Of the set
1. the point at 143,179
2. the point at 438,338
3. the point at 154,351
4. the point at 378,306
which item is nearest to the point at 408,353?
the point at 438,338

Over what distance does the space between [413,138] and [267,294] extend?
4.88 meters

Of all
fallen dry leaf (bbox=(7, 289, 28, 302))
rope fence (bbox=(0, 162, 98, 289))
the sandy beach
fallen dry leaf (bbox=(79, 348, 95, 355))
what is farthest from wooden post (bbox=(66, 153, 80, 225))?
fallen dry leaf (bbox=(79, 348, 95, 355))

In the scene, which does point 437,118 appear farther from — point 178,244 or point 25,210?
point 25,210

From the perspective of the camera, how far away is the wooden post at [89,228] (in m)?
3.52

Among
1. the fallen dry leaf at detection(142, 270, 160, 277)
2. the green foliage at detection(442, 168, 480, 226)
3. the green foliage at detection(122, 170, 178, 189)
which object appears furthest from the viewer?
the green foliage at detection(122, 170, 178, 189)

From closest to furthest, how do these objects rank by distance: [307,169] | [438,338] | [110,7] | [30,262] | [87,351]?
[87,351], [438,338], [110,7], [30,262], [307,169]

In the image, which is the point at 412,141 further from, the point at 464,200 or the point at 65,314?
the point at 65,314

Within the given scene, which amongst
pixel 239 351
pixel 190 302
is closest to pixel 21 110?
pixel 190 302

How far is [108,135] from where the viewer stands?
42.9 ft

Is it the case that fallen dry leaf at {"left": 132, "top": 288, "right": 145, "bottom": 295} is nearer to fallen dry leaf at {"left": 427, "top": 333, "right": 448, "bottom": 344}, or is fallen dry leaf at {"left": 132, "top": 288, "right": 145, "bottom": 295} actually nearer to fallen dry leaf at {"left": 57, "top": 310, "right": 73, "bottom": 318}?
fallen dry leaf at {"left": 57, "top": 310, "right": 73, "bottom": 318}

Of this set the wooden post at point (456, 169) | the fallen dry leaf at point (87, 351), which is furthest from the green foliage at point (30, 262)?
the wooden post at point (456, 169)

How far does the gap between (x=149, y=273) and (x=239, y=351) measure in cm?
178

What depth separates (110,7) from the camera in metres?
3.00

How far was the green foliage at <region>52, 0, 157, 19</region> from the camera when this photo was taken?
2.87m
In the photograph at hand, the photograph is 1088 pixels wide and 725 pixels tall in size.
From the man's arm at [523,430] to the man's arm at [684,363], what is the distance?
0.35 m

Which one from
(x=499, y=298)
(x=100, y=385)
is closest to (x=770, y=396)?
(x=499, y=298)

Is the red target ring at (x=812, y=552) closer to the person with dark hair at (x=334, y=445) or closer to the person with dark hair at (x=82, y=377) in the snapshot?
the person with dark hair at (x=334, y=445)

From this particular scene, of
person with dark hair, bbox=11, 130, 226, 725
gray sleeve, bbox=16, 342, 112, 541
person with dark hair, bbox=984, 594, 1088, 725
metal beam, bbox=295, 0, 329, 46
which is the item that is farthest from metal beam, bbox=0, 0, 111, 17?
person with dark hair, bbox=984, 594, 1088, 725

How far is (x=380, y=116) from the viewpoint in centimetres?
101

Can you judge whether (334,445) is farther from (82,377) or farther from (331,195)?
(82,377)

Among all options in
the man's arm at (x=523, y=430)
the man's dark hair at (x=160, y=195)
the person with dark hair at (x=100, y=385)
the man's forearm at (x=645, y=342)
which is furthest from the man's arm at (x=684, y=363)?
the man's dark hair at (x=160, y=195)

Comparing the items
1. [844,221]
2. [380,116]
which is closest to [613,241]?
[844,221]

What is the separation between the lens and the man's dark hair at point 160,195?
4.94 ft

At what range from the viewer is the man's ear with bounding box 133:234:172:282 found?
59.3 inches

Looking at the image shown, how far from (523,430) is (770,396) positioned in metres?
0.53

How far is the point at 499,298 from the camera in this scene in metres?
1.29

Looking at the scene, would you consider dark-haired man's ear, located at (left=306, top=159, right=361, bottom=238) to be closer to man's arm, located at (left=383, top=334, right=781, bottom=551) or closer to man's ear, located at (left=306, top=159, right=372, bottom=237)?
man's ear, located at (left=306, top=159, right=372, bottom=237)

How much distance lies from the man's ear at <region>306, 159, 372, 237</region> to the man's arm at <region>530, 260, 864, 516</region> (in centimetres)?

======

--- REQUIRED WORK ---
Repeat all of the records above exactly as written.

--- FULL RESPONSE ---
Of the set
1. the point at 143,179
2. the point at 438,338
3. the point at 154,351
4. the point at 378,306
which item is nearest to the point at 408,353?
the point at 438,338

Over what distance does the space between [413,138] and [267,294] extend?
4.88 meters

Of all
fallen dry leaf (bbox=(7, 289, 28, 302))
rope fence (bbox=(0, 162, 98, 289))
the sandy beach
fallen dry leaf (bbox=(79, 348, 95, 355))
what is farthest from wooden post (bbox=(66, 153, 80, 225))?
fallen dry leaf (bbox=(79, 348, 95, 355))

In the scene, which does point 437,118 appear farther from — point 178,244 or point 25,210?
point 25,210

From the perspective of the camera, how far away is the wooden post at [89,228] (in m)?
3.52

Among
1. the fallen dry leaf at detection(142, 270, 160, 277)
2. the green foliage at detection(442, 168, 480, 226)
3. the green foliage at detection(122, 170, 178, 189)
which object appears furthest from the viewer?
the green foliage at detection(122, 170, 178, 189)

From closest to furthest, how do these objects rank by distance: [307,169] | [438,338] | [110,7] | [30,262] | [87,351]?
[87,351], [438,338], [110,7], [30,262], [307,169]

In the image, which is the point at 412,141 further from, the point at 464,200 or the point at 65,314?
the point at 65,314

Within the given scene, which amongst
pixel 239 351
pixel 190 302
is closest to pixel 21 110?
pixel 190 302

How far is [108,135] from where the viewer stands?
42.9 ft

Is it the case that fallen dry leaf at {"left": 132, "top": 288, "right": 145, "bottom": 295} is nearer to fallen dry leaf at {"left": 427, "top": 333, "right": 448, "bottom": 344}, or is fallen dry leaf at {"left": 132, "top": 288, "right": 145, "bottom": 295} actually nearer to fallen dry leaf at {"left": 57, "top": 310, "right": 73, "bottom": 318}?
fallen dry leaf at {"left": 57, "top": 310, "right": 73, "bottom": 318}

Of this set the wooden post at point (456, 169) | the fallen dry leaf at point (87, 351), which is furthest from the green foliage at point (30, 262)?
the wooden post at point (456, 169)

How far does the gap between (x=149, y=273) and (x=239, y=351) measure in cm?
178

What depth separates (110,7) from the camera in metres?
3.00

How far was the green foliage at <region>52, 0, 157, 19</region> from the camera when this photo was taken?
2.87m
In the photograph at hand, the photograph is 1088 pixels wide and 725 pixels tall in size.
From the man's arm at [523,430] to the man's arm at [684,363], what is the distance?
0.35 m

Which one from
(x=499, y=298)
(x=100, y=385)
is closest to (x=770, y=396)?
(x=499, y=298)

Is the red target ring at (x=812, y=552) closer to the person with dark hair at (x=334, y=445) or closer to the person with dark hair at (x=82, y=377) in the snapshot?
the person with dark hair at (x=334, y=445)

From this particular scene, of
person with dark hair, bbox=11, 130, 226, 725
gray sleeve, bbox=16, 342, 112, 541
person with dark hair, bbox=984, 594, 1088, 725
metal beam, bbox=295, 0, 329, 46
which is the item that is farthest from metal beam, bbox=0, 0, 111, 17?
person with dark hair, bbox=984, 594, 1088, 725

How far is (x=380, y=116) from the viewpoint in centimetres?
101

Can you judge whether (334,445) is farther from (82,377) or farther from (331,195)?
(82,377)

Among all options in
the man's arm at (x=523, y=430)
the man's dark hair at (x=160, y=195)
the person with dark hair at (x=100, y=385)
the man's forearm at (x=645, y=342)
which is furthest from the man's arm at (x=684, y=363)?
the man's dark hair at (x=160, y=195)

Comparing the items
1. [844,221]
2. [380,116]
which is closest to [613,241]?
[844,221]

What is the separation between the lens and the man's dark hair at point 160,195?
4.94 ft

At what range from the viewer is the man's ear with bounding box 133:234:172:282 found?
59.3 inches

Looking at the image shown, how far from (523,430) is (770,396) positioned in metres?
0.53

How far is the point at 499,298 from the camera in this scene in metres?
1.29

Looking at the scene, would you consider dark-haired man's ear, located at (left=306, top=159, right=361, bottom=238) to be closer to man's arm, located at (left=383, top=334, right=781, bottom=551) or closer to man's ear, located at (left=306, top=159, right=372, bottom=237)?
man's ear, located at (left=306, top=159, right=372, bottom=237)

How much distance lies from the man's ear at <region>306, 159, 372, 237</region> to the man's arm at <region>530, 260, 864, 516</region> (in centimetres)?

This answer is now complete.